A machine that delivers both nobbed fish and fillets

Seac AB, the Swedish company specialised in renovated processing machinery for the fish industry, will launch the FPM-400, a new nobbing and filleting machine, at Seafood Processing Europe in April.

Seac AB will launch the FPM-400, a new nobbing and filleting machine for small Baltic herring and sardines, at Seafood Processing Europe.

Seac AB has its origins in Arenco AB later Norden Seafood Fish Machinery, the former manufacturer of processing machinery from Sweden, and today employs engineers both from Arenco and from VMK, another Swedish company, to continue the Swedish tradition of precision engineering in fish processing. Over the past three years Seac AB has redesigned and developed the former Arenco machines, the CIS-N for nobbing and the SFD-300 for filleting, gradually enabling them to process smaller and smaller fish. Today the nobbing machine can handle fish down to about 80/100 fish per kilo, while the filleting machine processes fish down to 55/60 fish per kilo and tests are continuing to bring that also down to 100 fish per kilo.

The CIS-N was a popular machine racking up sales of over 2,500 units around the world in the two decades up to 1980. As a result, the new FPM-400 has a lot of experience and knowhow built into it. The SFD-300 was developed in the 60s and is still being used by companies around the Baltic who use it to process sprat and Baltic herring, as well as in the Mediterranean region where it is used for sardines and similar fish. Seac’s new FPM-400 is based on these two machines, but also draws on other equipment for important components. The transfer unit for example originates from the CIS/CIF, also made by Arenco, and in its time popular in North America.

The FPM-400 is unique in that it delivers both nobbed fish and fillets. With an optional attachment the machine can also give belly-cleaned fish. The first part of the FPM-400, the Seac FPM-200, uses a mechanical gutting device rather than a vacuum unit.

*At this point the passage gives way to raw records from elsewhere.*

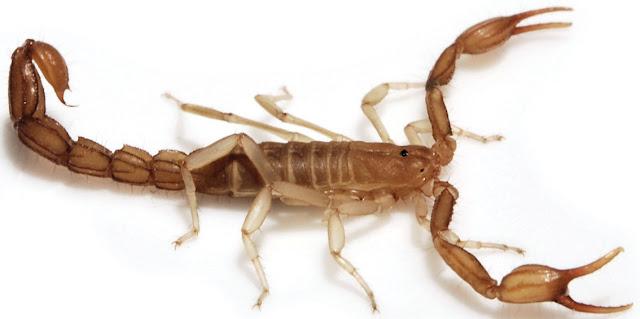El escorpion, un aracnido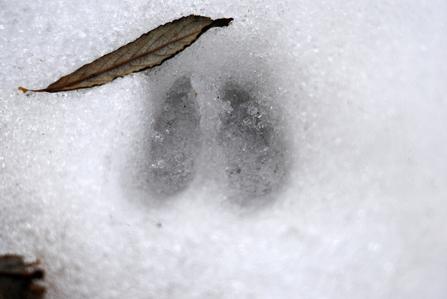 Deer hoof print in snow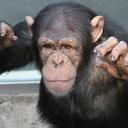 チンパンジー旅行記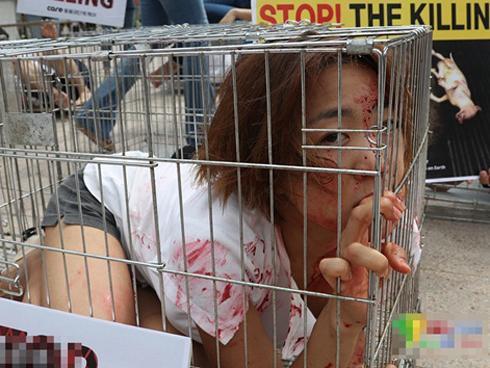 Thiếu nữ Hàn Quốc chui vào lồng vật vã để phản đối ăn thịt chó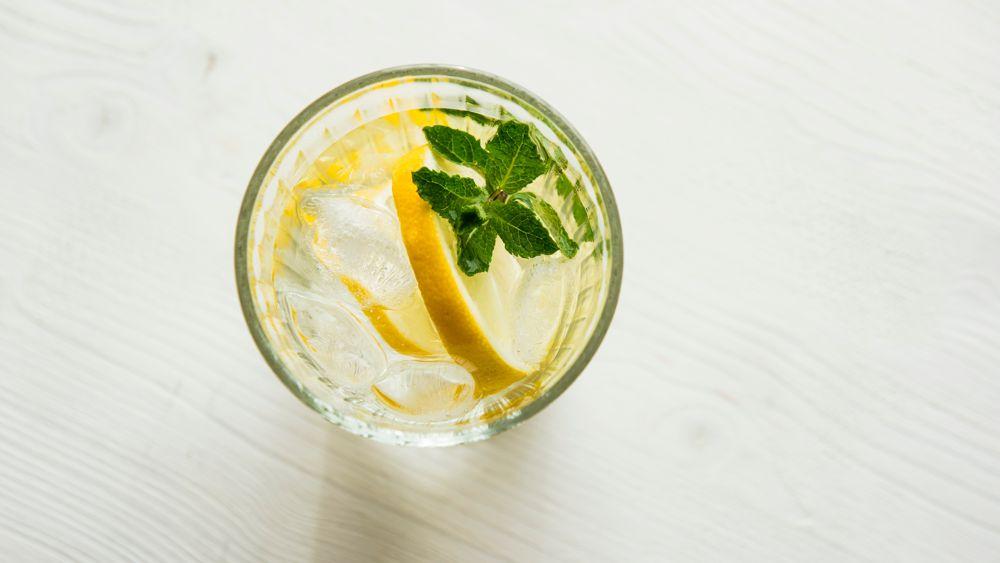 Spirit Bear Lemon Basil
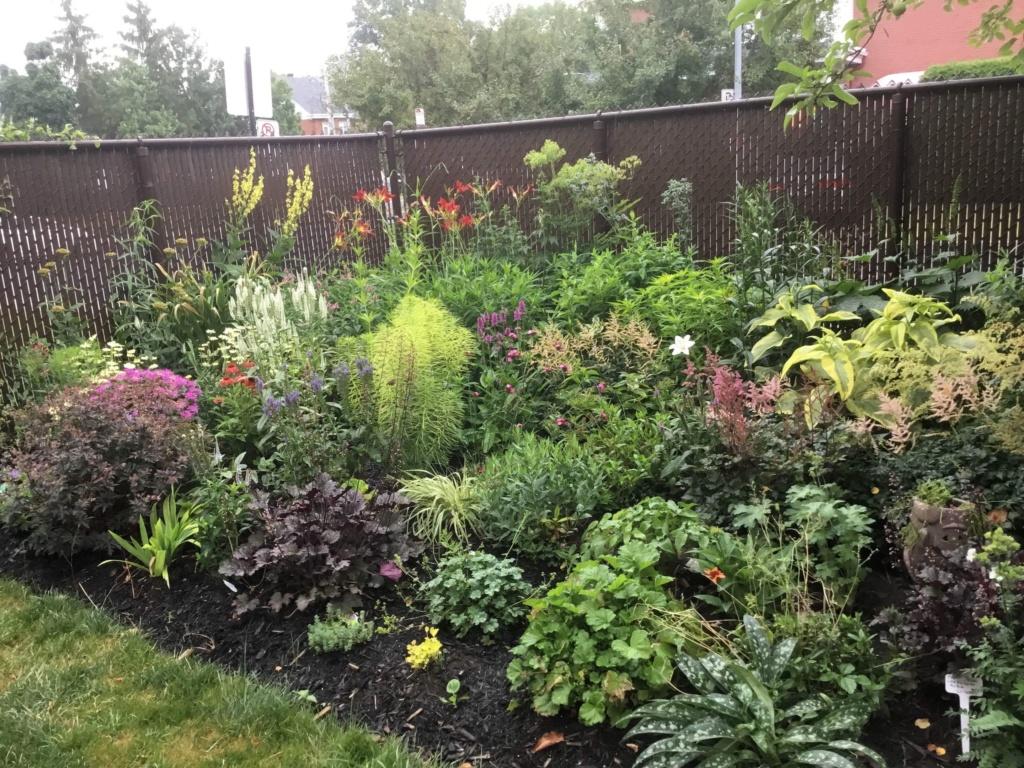 Que planter dans un jardin d'hémérocalles? 7558c310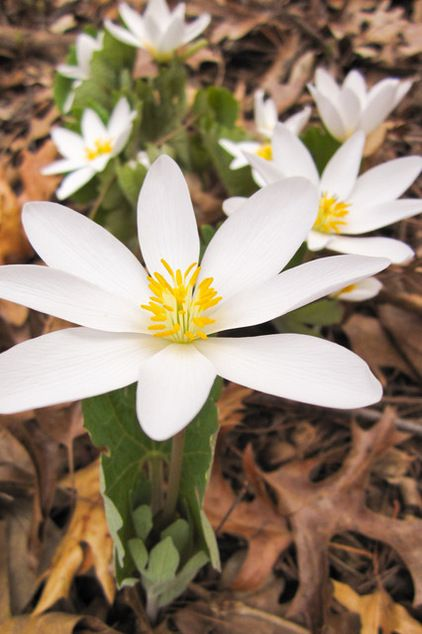 Bloodroot (Sanguinaria canadensis) is an early spring-blooming woodland plant that's hardy to -45° Ft (USDA zones 2b to 7a). It needs moist woodland soils in shade or partial shade. Plant in spring or fall; bare-root or potted plants are available from many native plant nurseries.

This not only cuts the cost of the machine, but also gives a yield that is 15-18 percent higher in the end product than a vacuum unit with two knives. In other words it is as close as one can get to manual filleting. Tests also show that the mechanical device is a much better solution for different fish species with soft bodies than an ordinary vacuum unit. However, by extending the FPM-200 it is possible to equip it with a vacuum unit resulting in a single machine with two nobbing devices. This variation can profitably be used by companies that work only with defrosted fish as it gives high yields as well as high accuracy.

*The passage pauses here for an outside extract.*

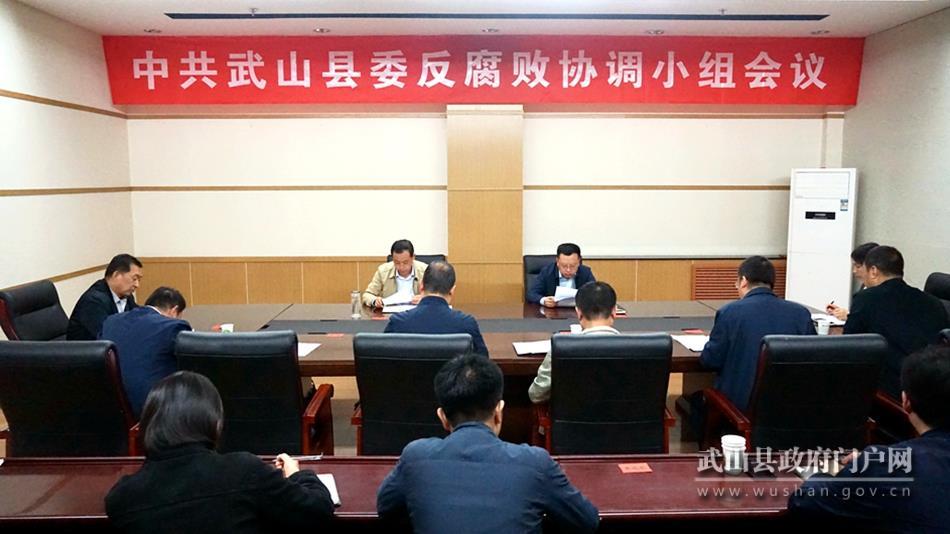 武山县召开县委反腐败协调小组工作推进会议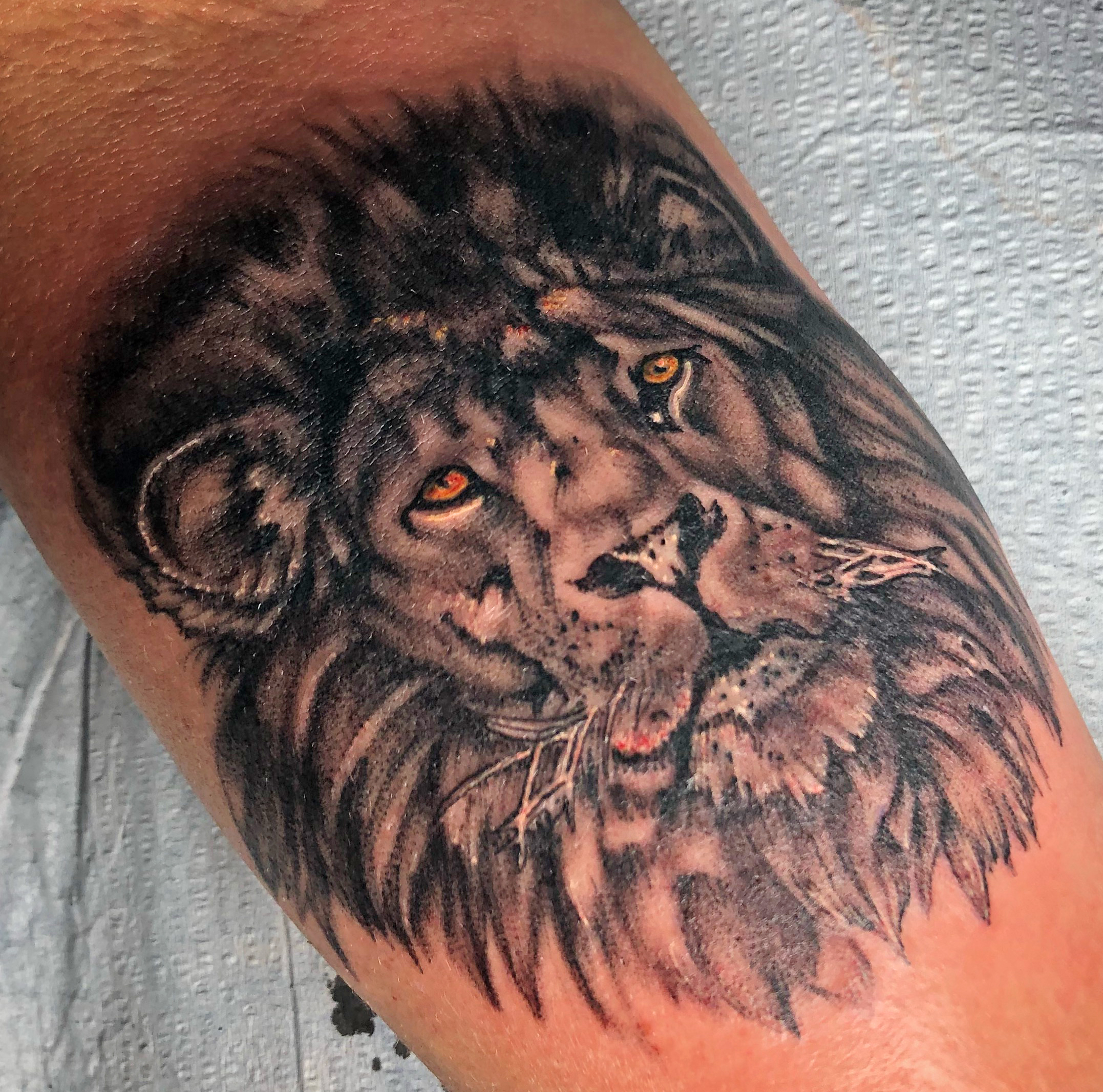 Ryan Boomhower lion tattoo 300dpi.jpg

The FPM-400 is designed for smaller fish and the machine has been installed in Latvia where it is processing Baltic herring (25-55 fish/kilo) at a speed of 300 fish/min. In 2012 three more machines are expected to be installed in Latvia and Croatia for small Baltic herring and sardines. Seac AB is cooperating with Peruza, a Latvian company, to develop further refinements for the machine such as an automatic feeder for small fish. This will reduce the number of operators needed to feed the machine and has already reached the trial stage. The feeder is expected to be ready for the market in 2012.